# [Required work]
Exactly the lines from the one containing "What sits higher, the" through the final line of the listing are to be retyped, and nothing more.

[START]

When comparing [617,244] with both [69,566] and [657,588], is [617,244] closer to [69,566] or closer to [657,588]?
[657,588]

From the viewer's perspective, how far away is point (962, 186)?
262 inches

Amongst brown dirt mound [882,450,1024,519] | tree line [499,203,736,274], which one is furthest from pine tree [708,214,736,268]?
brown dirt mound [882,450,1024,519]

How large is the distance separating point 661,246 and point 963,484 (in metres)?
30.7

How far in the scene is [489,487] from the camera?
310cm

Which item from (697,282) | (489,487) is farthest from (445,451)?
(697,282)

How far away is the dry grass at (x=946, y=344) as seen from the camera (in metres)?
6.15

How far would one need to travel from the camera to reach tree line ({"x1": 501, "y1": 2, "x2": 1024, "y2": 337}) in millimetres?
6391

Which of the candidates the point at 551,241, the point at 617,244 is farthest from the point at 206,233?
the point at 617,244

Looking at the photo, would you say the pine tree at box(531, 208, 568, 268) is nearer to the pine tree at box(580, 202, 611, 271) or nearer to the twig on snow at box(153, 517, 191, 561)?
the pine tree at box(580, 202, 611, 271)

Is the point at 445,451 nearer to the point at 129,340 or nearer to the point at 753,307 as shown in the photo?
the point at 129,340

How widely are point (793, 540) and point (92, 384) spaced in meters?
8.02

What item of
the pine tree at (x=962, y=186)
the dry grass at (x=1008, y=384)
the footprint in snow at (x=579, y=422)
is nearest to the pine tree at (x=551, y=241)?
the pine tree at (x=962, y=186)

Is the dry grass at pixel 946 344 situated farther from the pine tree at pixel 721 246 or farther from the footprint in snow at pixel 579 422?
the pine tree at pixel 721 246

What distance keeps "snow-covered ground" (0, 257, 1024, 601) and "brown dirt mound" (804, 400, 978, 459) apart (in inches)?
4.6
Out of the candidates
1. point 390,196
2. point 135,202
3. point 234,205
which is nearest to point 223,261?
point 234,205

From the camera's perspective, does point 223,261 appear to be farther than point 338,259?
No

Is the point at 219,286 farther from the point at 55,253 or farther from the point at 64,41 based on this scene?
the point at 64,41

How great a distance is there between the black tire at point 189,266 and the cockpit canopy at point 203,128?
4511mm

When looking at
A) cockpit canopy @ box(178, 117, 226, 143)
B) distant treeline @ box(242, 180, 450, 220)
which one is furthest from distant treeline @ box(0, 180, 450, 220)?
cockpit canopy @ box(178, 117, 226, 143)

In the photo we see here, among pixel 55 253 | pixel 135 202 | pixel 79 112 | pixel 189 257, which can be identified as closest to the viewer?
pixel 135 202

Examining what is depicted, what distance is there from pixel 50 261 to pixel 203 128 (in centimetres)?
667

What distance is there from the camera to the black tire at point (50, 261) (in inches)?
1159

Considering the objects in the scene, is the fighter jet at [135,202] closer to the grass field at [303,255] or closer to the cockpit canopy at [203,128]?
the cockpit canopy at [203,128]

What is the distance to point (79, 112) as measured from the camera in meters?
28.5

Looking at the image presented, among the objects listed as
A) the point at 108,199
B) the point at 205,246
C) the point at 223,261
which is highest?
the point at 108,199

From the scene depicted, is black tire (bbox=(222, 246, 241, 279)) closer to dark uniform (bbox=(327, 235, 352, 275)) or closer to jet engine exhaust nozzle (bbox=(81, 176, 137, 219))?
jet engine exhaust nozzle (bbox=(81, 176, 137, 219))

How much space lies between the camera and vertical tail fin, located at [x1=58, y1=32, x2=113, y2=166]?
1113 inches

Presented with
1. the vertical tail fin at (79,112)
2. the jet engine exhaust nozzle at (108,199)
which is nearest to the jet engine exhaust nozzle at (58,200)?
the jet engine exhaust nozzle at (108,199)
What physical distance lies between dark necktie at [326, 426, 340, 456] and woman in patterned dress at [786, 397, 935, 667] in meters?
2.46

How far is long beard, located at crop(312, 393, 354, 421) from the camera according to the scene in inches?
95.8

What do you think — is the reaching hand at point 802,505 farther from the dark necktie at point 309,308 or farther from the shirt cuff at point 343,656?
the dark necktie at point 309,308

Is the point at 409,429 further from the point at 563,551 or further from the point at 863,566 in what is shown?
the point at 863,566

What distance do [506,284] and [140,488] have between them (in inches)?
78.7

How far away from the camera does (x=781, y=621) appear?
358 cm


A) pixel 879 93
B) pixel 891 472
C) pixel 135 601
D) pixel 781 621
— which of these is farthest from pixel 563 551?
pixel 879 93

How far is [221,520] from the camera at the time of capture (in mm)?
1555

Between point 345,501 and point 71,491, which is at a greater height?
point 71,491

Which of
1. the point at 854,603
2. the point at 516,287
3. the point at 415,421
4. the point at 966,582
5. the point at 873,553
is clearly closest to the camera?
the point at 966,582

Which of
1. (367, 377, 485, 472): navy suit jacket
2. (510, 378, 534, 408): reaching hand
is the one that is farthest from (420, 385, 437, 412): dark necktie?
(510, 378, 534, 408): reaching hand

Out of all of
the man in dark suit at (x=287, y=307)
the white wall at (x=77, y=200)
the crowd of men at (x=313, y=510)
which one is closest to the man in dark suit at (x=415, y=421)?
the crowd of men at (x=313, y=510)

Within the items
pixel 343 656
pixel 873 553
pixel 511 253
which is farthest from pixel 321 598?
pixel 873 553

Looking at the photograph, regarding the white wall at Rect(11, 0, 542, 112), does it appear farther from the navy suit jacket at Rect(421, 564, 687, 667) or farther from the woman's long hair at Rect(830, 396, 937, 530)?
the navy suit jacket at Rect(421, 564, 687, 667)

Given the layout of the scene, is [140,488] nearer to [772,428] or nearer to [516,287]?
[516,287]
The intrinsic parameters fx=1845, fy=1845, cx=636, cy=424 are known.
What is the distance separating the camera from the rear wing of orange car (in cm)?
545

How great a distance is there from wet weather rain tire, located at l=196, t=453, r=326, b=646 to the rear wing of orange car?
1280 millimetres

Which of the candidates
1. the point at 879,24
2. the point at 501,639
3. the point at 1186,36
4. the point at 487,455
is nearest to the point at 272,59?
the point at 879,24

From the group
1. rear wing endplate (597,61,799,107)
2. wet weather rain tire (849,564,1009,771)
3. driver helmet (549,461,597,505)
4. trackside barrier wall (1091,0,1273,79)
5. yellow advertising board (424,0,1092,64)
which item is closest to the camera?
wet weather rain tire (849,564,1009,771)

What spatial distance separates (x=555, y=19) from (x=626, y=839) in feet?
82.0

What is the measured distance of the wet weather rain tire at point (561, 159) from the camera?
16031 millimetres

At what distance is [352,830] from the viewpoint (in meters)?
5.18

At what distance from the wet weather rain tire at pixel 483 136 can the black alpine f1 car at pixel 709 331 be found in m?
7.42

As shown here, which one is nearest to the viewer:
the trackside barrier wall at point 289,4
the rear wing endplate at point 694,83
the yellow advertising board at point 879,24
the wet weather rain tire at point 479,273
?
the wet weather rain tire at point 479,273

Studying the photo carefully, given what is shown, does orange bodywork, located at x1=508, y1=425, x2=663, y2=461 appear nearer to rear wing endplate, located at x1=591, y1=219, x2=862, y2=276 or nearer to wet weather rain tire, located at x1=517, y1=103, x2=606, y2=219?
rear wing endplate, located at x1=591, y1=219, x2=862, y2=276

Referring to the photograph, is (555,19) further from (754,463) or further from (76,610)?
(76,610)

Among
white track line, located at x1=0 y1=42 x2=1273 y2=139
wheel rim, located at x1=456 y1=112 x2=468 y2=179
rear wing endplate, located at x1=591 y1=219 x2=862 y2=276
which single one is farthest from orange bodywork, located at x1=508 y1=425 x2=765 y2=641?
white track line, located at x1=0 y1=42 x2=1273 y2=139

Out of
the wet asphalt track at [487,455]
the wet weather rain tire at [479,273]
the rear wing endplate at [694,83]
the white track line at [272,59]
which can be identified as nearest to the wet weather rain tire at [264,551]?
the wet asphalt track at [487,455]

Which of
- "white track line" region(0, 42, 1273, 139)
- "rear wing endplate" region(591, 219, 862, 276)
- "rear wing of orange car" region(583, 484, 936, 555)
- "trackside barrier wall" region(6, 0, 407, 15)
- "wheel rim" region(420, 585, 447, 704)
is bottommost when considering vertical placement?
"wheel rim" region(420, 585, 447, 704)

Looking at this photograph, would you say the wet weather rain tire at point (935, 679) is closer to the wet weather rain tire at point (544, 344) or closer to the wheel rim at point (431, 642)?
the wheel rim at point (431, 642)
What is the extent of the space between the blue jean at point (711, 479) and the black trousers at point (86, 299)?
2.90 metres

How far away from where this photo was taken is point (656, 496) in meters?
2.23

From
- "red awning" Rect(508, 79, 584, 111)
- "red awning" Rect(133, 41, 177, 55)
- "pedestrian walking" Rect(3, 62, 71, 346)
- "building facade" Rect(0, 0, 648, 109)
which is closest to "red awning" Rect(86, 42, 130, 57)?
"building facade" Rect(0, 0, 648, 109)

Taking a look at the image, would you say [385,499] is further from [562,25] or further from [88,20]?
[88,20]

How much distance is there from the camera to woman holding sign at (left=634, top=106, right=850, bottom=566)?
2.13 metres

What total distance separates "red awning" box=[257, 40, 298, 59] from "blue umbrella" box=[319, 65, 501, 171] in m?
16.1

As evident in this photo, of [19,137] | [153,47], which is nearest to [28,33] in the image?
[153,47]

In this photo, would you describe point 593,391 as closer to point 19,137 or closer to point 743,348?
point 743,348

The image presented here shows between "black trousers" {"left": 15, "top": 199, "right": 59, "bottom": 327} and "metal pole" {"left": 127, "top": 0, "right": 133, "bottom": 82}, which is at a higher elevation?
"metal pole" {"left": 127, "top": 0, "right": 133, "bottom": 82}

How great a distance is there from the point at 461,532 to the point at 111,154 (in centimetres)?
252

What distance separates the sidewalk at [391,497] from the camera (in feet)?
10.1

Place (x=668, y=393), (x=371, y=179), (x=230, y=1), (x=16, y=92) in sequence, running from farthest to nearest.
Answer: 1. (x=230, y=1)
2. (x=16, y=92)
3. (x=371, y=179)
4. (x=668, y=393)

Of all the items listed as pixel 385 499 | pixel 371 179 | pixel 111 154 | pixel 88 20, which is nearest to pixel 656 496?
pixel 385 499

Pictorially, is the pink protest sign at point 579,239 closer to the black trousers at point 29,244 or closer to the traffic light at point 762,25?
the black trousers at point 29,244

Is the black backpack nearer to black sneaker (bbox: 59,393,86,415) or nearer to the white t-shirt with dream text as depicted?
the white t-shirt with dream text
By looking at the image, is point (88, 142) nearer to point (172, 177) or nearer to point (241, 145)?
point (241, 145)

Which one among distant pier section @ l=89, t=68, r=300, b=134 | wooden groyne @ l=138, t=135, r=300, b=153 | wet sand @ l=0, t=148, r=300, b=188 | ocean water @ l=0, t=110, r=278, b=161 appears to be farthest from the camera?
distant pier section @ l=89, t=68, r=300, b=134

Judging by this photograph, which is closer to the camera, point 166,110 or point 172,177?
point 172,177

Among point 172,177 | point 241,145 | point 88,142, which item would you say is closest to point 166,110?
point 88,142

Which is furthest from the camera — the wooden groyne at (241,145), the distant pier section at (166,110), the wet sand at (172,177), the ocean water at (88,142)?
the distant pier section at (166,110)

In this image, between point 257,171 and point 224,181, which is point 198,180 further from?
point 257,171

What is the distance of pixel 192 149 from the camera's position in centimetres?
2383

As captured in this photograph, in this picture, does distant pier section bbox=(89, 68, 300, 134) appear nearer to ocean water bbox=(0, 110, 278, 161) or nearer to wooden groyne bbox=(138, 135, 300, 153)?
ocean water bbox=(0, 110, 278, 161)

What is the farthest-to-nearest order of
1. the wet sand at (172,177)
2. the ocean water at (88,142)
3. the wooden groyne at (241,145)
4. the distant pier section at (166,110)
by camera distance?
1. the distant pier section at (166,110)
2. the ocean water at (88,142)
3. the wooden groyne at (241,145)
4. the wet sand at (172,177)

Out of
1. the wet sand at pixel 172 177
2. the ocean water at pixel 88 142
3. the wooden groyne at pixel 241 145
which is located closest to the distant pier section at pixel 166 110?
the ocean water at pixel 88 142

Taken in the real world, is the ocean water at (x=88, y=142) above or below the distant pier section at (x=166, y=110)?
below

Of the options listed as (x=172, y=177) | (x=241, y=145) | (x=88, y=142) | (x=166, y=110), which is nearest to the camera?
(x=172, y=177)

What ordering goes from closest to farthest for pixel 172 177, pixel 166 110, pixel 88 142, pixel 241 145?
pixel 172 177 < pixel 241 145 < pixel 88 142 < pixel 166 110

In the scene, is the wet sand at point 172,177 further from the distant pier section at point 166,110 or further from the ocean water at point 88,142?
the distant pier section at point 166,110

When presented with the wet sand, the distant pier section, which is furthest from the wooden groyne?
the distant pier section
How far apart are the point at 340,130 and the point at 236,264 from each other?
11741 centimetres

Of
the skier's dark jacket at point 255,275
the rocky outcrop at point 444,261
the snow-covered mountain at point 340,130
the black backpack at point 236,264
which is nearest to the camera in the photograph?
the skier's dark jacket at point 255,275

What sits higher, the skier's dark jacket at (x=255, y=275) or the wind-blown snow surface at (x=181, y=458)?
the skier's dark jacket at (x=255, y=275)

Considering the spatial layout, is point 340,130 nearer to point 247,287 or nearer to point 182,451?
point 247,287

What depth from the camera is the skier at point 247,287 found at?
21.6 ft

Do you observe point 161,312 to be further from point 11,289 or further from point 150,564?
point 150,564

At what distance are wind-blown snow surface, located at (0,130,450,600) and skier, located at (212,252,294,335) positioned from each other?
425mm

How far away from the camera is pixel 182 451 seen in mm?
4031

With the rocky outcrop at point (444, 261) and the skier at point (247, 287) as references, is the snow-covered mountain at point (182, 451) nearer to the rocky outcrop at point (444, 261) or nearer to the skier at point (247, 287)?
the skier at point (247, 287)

[END]

# [The response]
What sits higher, the skier's dark jacket at (x=255, y=275) or the wind-blown snow surface at (x=181, y=458)?
the skier's dark jacket at (x=255, y=275)

Considering the spatial layout, is point 340,130 nearer to point 247,287 or nearer to point 182,451?
point 247,287

What depth from the camera is the skier at point 247,287 found at?
21.6 ft

Do you observe point 161,312 to be further from point 11,289 or further from point 150,564?
point 150,564

At what distance are wind-blown snow surface, located at (0,130,450,600) and skier, located at (212,252,294,335) positioned from each other?
425mm

How far away from the camera is pixel 182 451 seen in mm?
4031

With the rocky outcrop at point (444, 261) and the skier at point (247, 287) as references, is the snow-covered mountain at point (182, 451) nearer to the rocky outcrop at point (444, 261) or nearer to the skier at point (247, 287)?
the skier at point (247, 287)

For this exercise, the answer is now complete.